Example from the TypeScript docs:
function isFish(pet: Fish | Bird): pet is Fish {
return (<Fish>pet).swim !== undefined;
}
// Both calls to 'swim' and 'fly' are now okay.
if (isFish(pet)) {
pet.swim();
}
else {
pet.fly();
}
See more at: https://www.typescriptlang.org/docs/handbook/advanced-types.html
You can use the instanceof operator for this. From MDN:
The instanceof operator tests whether the prototype property of a constructor appears anywhere in the prototype chain of an object.

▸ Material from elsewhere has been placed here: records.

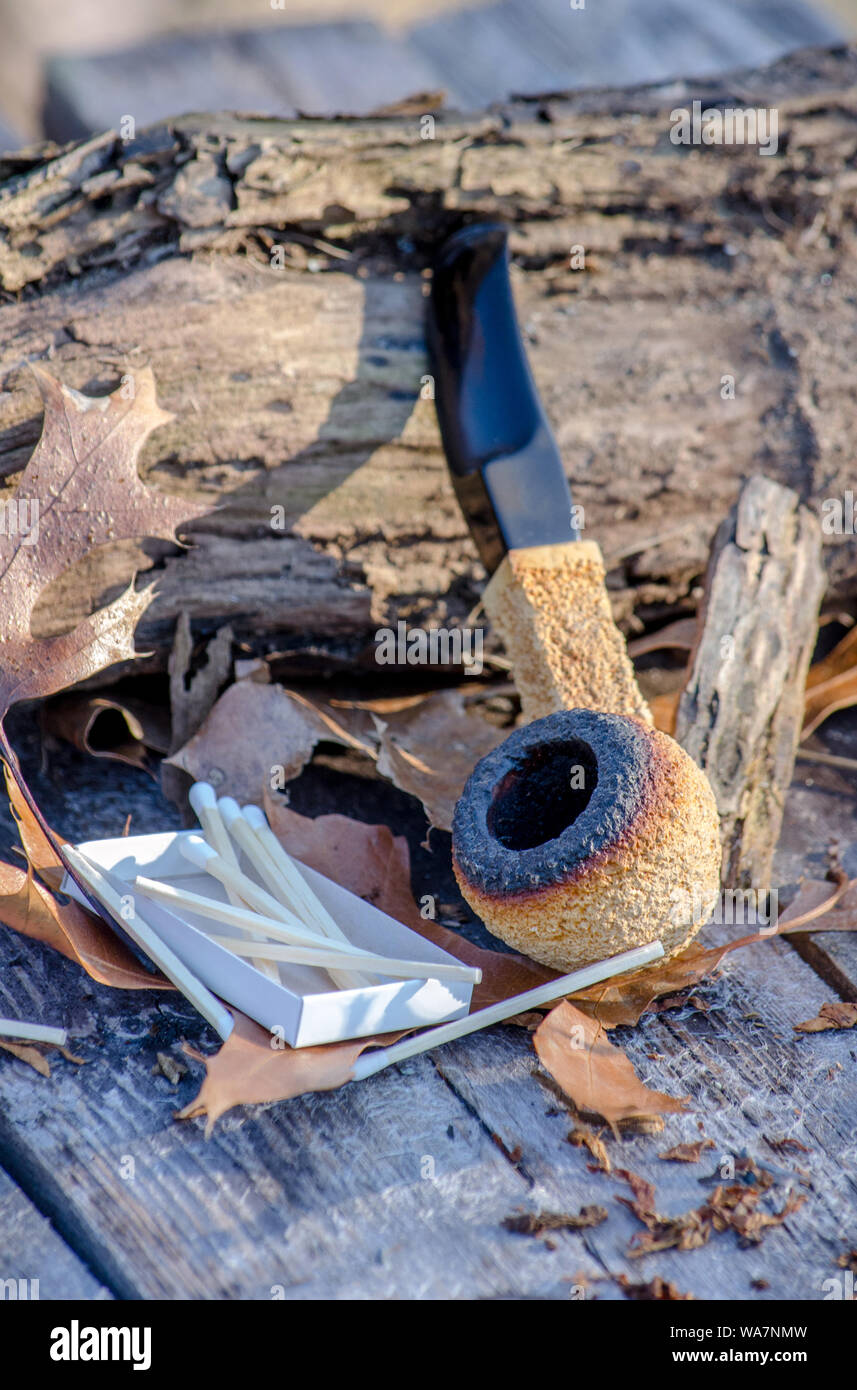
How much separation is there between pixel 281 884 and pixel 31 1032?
0.37 m

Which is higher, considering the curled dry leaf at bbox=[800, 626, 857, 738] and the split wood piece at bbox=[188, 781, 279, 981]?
the curled dry leaf at bbox=[800, 626, 857, 738]

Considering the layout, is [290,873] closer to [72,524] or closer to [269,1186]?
[269,1186]

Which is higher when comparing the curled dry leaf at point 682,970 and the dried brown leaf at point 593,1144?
the curled dry leaf at point 682,970

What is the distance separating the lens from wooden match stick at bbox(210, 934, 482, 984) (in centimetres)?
134

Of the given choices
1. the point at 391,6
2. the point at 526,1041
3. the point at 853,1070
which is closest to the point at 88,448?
the point at 526,1041

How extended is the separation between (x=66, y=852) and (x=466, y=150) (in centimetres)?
148

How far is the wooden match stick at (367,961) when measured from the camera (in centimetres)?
134

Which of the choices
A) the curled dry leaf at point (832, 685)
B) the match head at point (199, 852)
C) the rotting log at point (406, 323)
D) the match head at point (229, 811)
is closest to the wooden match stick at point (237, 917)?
the match head at point (199, 852)

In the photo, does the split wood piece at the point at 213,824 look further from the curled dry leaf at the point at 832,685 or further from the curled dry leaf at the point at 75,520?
the curled dry leaf at the point at 832,685

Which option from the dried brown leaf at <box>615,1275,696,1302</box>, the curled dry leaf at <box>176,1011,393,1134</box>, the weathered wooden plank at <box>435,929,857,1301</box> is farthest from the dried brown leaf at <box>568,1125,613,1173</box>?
the curled dry leaf at <box>176,1011,393,1134</box>

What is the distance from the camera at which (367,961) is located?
4.42 ft

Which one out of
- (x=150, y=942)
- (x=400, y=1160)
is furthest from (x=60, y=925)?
(x=400, y=1160)

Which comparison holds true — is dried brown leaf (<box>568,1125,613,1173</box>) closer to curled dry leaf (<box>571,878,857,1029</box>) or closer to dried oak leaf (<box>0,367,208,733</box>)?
curled dry leaf (<box>571,878,857,1029</box>)

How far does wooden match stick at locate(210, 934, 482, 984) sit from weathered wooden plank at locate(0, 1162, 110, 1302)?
0.36 m
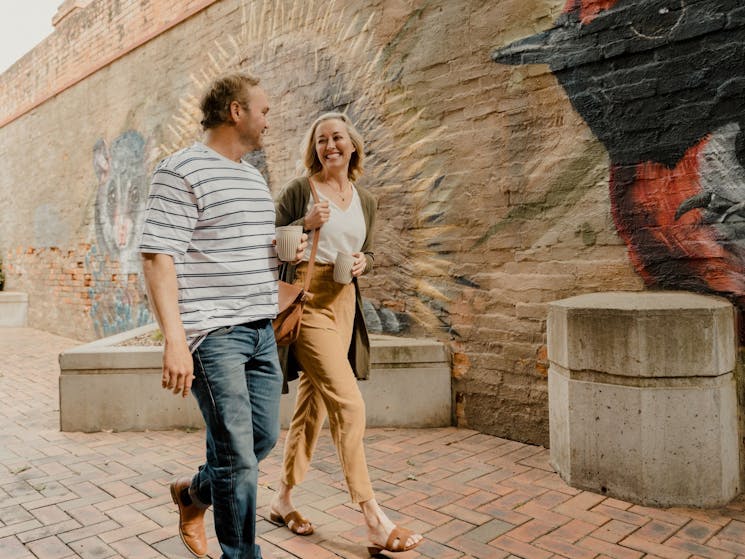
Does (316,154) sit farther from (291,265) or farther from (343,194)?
(291,265)

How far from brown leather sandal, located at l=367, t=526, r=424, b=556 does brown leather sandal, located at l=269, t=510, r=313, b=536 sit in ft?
1.27

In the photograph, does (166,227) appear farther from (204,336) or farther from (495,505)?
(495,505)

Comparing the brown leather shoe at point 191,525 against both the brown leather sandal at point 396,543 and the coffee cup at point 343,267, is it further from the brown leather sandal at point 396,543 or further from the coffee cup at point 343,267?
the coffee cup at point 343,267

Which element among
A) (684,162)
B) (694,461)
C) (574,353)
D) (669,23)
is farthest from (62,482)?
(669,23)

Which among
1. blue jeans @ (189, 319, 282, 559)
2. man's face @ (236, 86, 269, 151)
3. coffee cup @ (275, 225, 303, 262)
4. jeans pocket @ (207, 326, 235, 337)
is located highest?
man's face @ (236, 86, 269, 151)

If you don't know what prototypes and prototype chains are I highly recommend looking it up. Also here is a JS (TS works similar in this respect) example which might clarify the concept:
class Animal {
name;
constructor(name) {
this.name = name;
}
}
const animal = new Animal('fluffy');
// true because Animal in on the prototype chain of animal
console.log(animal instanceof Animal); // true
// Proof that Animal is on the prototype chain
console.log(Object.getPrototypeOf(animal) === Animal.prototype); // true
// true because Object in on the prototype chain of animal
console.log(animal instanceof Object);
// Proof that Object is on the prototype chain
console.log(Object.getPrototypeOf(Animal.prototype) === Object.prototype); // true
console.log(animal instanceof Function); // false, Function not on prototype chain
The prototype chain in this example is:
animal > Animal.prototype > Object.prototype
You have two types of checks
by ex, the isString check can be performed like this:
function isString(value) {
return typeof value === 'string' || value instanceof String;
}
Although late and already some good answers exists. The proposed solution from @Gilad has the flaw if the assigned content swim exists as Type but the Value is set to undefined. A more robust check would be:
export const isFish= (pet: Fish | Bird): pet is Fish =>
Object.keys(pet).includes('swim');
This solution wouldn't be dependent on the value of swim!